JACAR(アジア歴史資料センター)Ref.C06082953100

陸軍省大日記 弐大日記明治31年坤「貳大日記1月」(防衛省防衛研究所)


 この願い出書を見ると、白水の奥さんは旧姓二宮百々代と言い、富山県射水郡新湊町大字放生津町(現在の富山県射水市放生津町付近)の出身で、二宮五平の次女・明治5年9月24日生れ、当時25歳であることがわかる。

 しかし大変である。たかが大尉の結婚に台湾総督が添書きし、陸軍大臣の許可が必要だったわけである。しかも、奥さんの地元から身上書まで出ている。

 結婚を願い出たのが1887(明治30)年12月20日、許可が下りたのは翌明治31年1月7日である。本人に許可証が交付されたのはもっと後であろうから、この場合結婚記念日はいつになるのであろう? まあ、戦前の陸軍軍人に結婚記念日という概念はなかったであろうから、それはいらぬ心配であろう。

 「自屎録」には、後年の朝鮮駐剳軍参謀長時代(1916<大正5>年)には、「奥さんの実家がある金沢に」家族を置いて単身赴任していたと書かれている。第九師団所属が長かったので、あるいは金沢に居を構えていたのかもしれないが、敬山の勘違いで、奥さんの実家を金沢と思い込んでいてそう書いた可能性もあり、石川の隣県の富山の奥さんの里に家族を帰していたのかもしれない。

 このホームページを公開して、思いがけず白水淡のひ孫にあたる方からご連絡をいただいた。そして、その方の父、つまり白水の孫にあたる当年(2008年)80歳のT氏(埼玉県在住)と連絡を取り、色々ごお聞かせ願った。

 そのことをここにまとめておく。

 白水は三男四女の子供に恵まれたそうである。しかし時代(太平洋戦争)もあって、早世の子が多かったようだ。

### 課題内容
上にある白水淡とその家族についての文章を、最後の一文の後から書き継いでください。

### データ抜粋
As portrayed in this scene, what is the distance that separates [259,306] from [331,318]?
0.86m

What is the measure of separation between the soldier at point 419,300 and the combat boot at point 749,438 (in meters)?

### 解答
 今回お話を聞けたのは、三女(第4子・明治38年2月生まれ)のご長男T氏であるが、三女も戦争末期に、次男(第5子)は神戸で公務員をしていたが、戦後すぐに、亡くなられたようだ。妻百々代と四女も昭和21年に相次いで亡くなられている。唯一、三男(末子)の正三氏(T氏は、名前の由来は、大正3年生まれだからではないかとおっしゃられた)が平成2年までご活躍され、尼港事件を終生のテーマとし研究を続けられたそうである。

 三女は明治38年生まれなので、ちょうど白水が第十四師団長をしていた頃に高校に入学しており、宇都宮高等女学校(現栃木県立宇都宮女子高校)に第十四師団師団長宿舎から通学され、卒業されたそうである。

 その後、三女の長男T氏が白水にとってはじめての男孫になり、その誕生を非常に喜んだ様子が、今回お見せいただいたT氏がお持ちの史料からも読み取ることが出来た。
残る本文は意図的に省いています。